The Winner
Tune in over the next several weeks as American folk singer Thom discovers what it really takes to represent Sweden on the biggest stage in Europe.
The carpet was too soft. Every step Thom took sank just slightly, like walking over memory foam. The corridor walls stretched too long and curved just enough that he couldn’t tell if they were leading him deeper or circling back. The production assistant hadn’t said a word since they’d left reception. The tall, expressionless man in a black polo shirt with the SwedeTV logo embroidered on his chest—no badge, no name—just pressed on.
Thom clutched his guitar case in one hand and his small canvas bag in the other, bumping the sides of his legs with every awkward step.

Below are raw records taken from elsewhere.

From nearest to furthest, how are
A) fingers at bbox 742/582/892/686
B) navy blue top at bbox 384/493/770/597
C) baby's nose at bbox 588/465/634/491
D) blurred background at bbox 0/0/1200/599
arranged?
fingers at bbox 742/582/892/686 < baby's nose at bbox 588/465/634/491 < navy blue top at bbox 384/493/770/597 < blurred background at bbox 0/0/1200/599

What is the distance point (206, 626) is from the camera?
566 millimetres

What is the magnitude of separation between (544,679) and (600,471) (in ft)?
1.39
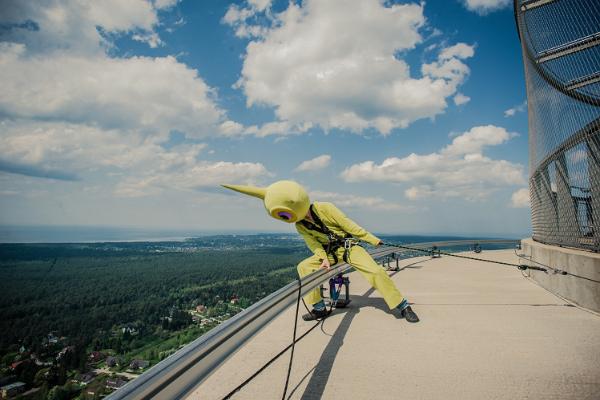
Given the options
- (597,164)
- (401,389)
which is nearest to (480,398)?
(401,389)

The silence was thick. Their footsteps didn’t echo, and the harsh lights overhead didn’t buzz or flicker. The silence throughout SwedeTV headquarters felt designed.
The PA stopped before a featureless white door and tapped a small black panel beside it. Thom, struggling to keep up with the breakneck pace through the corridors, finally joined him from several paces behind. The door didn’t open; it melted sideways with a hiss, revealing a small, impossibly white room.

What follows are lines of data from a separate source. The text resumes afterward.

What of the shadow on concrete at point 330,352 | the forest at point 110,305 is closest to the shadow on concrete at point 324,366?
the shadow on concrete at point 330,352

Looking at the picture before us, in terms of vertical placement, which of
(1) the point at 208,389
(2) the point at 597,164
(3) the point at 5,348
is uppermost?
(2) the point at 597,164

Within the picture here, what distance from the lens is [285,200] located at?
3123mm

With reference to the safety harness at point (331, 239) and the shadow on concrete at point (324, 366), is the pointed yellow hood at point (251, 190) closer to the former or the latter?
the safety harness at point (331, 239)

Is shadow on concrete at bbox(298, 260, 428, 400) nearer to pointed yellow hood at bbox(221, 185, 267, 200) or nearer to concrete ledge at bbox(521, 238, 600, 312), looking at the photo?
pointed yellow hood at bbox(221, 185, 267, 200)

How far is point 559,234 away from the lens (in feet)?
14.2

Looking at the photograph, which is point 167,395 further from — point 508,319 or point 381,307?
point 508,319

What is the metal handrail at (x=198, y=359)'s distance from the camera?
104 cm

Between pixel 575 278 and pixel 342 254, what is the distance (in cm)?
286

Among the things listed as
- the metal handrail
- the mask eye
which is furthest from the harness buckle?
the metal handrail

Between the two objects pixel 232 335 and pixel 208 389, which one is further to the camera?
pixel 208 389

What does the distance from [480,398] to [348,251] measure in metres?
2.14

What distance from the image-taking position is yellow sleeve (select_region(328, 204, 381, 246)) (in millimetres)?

Thom hesitated. The assistant motioned for him to enter. “She will be with you shortly,” he said flatly, the first and last words he’d utter.
Inside, the room felt colder—not from temperature but from absence. The white floor, ceiling, and seamless white walls reminded Thom of an art gallery after closing time, just the frame without the painting. In the center, a table of synthetic wood printed in a pale ash grain was flanked on opposite sides by a pair of chairs. A tall glass of water sat untouched in front of the chair nearest the door.
Thom stepped in cautiously. The door sealed behind him without a sound.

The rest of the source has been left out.